Nachdem er selber Jurist ist, sagt er, man ist solange unschuldig bis die Schuld bewiesen ist - ! Und es sei ein so nettes Mädchen hinter der Kamera - fast unschuldig !!!! (und die Sexseiten auf denen sie zu finden ist wird von einem großen Unternehmen auf verschiedene Links verteilt - sie habe ihm ja mitgeteilt, dass sie viele Schulden abzahlen muss.....

Und die Absagen der Treffen seien immer "logisch"..... 

ich danke sehr für das Vorlegen dieser Beträge!
amauer


----------



## Anonymous (29 März 2005)

Reducal schrieb:
			
		

> amauer schrieb:
> 
> 
> 
> ...

#####

» **Aufgabe A**
Welchen Beruf hat laut dem Forumsauszug der Mann, der sich auf die Unschuldsvermutung beruft?
Der Forumsauszug und die Einträge haben nichts miteinander zu tun.

(Auszüge aus einem Datensatz zum räumlichen Denken)
#####

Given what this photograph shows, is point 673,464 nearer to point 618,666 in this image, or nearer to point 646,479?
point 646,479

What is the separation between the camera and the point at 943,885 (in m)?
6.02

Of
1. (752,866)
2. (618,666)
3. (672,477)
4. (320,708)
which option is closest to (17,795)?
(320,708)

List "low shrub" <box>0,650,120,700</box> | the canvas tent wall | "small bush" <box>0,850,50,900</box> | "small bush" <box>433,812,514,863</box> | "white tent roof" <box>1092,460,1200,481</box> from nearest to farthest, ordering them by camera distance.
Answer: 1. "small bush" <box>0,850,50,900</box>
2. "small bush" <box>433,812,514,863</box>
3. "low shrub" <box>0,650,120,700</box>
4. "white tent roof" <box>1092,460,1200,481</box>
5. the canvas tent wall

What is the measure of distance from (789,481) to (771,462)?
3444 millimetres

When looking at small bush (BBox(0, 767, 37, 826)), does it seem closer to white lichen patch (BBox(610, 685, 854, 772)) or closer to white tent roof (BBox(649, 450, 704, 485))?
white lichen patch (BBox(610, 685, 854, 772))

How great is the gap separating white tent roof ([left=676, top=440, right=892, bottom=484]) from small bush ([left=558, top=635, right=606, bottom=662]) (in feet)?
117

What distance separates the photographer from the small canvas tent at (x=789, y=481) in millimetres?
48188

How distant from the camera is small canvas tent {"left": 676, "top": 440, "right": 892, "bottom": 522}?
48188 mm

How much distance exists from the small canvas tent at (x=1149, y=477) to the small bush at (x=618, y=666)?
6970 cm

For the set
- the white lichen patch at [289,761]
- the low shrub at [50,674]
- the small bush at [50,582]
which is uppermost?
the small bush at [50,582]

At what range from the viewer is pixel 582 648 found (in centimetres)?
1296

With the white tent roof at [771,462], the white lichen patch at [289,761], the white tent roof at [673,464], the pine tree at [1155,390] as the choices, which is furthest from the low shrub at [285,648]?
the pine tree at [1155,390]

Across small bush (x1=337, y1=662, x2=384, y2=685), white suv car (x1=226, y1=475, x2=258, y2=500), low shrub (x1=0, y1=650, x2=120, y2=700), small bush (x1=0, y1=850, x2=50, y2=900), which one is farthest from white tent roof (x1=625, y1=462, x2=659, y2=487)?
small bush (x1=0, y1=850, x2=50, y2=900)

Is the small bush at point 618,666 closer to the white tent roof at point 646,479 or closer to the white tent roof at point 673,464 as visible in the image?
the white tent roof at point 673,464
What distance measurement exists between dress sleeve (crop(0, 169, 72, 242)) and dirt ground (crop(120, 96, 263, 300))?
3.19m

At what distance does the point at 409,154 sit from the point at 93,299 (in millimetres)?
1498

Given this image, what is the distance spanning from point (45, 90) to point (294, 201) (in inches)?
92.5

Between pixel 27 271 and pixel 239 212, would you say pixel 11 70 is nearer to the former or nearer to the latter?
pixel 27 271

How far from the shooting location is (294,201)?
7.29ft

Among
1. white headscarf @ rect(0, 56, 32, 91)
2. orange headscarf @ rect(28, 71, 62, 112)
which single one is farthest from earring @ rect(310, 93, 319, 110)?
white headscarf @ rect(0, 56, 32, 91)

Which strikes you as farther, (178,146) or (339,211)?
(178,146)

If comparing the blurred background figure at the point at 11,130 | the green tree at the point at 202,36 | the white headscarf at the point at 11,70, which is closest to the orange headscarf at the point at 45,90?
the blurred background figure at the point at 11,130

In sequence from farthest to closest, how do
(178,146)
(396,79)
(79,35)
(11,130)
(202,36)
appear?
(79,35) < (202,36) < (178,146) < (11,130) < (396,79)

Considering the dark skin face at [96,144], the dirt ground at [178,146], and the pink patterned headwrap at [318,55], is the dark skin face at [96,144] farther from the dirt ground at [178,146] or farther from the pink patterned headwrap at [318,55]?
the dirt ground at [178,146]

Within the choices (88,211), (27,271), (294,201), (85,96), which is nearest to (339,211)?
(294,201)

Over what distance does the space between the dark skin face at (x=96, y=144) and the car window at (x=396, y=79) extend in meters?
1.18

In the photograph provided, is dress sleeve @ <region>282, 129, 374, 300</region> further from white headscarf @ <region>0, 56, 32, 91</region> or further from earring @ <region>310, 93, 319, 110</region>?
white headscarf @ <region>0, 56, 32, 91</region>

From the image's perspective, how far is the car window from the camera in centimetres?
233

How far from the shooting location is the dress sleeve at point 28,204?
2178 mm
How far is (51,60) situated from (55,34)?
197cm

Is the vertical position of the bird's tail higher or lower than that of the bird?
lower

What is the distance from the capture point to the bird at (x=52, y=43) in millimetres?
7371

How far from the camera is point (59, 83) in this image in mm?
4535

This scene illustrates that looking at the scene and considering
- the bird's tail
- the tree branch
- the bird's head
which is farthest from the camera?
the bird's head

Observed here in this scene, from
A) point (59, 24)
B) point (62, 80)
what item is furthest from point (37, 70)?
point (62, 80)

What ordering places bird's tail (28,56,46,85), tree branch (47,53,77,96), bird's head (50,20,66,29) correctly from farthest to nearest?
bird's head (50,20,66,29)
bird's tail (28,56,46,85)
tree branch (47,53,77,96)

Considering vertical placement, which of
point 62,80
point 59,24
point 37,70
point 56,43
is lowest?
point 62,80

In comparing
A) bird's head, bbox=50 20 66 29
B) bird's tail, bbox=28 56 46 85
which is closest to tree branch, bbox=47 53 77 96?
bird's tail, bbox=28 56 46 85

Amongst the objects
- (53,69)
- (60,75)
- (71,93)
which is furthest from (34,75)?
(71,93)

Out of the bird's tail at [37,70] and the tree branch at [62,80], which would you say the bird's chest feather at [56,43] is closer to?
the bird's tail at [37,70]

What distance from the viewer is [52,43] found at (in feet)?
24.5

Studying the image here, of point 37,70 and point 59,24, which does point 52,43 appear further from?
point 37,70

#####

» **Aufgabe B**
Bearbeite bitte in den Einträgen den Abschnitt von der Zeile mit „Amongst the objects“ bis zum Ende der Einträge, beide Enden eingeschlossen. Ersetze darin „viewer“ durch „observer“, lass alles andere unverändert und gib nur diesen Abschnitt aus.

» **Antwort A**
Er ist Jurist.

» **Antwort B**
Amongst the objects
- (53,69)
- (60,75)
- (71,93)
which is furthest from (34,75)?
(71,93)

Out of the bird's tail at [37,70] and the tree branch at [62,80], which would you say the bird's chest feather at [56,43] is closer to?
the bird's tail at [37,70]

What distance from the observer is [52,43] found at (in feet)?
24.5

Studying the image here, of point 37,70 and point 59,24, which does point 52,43 appear further from?
point 37,70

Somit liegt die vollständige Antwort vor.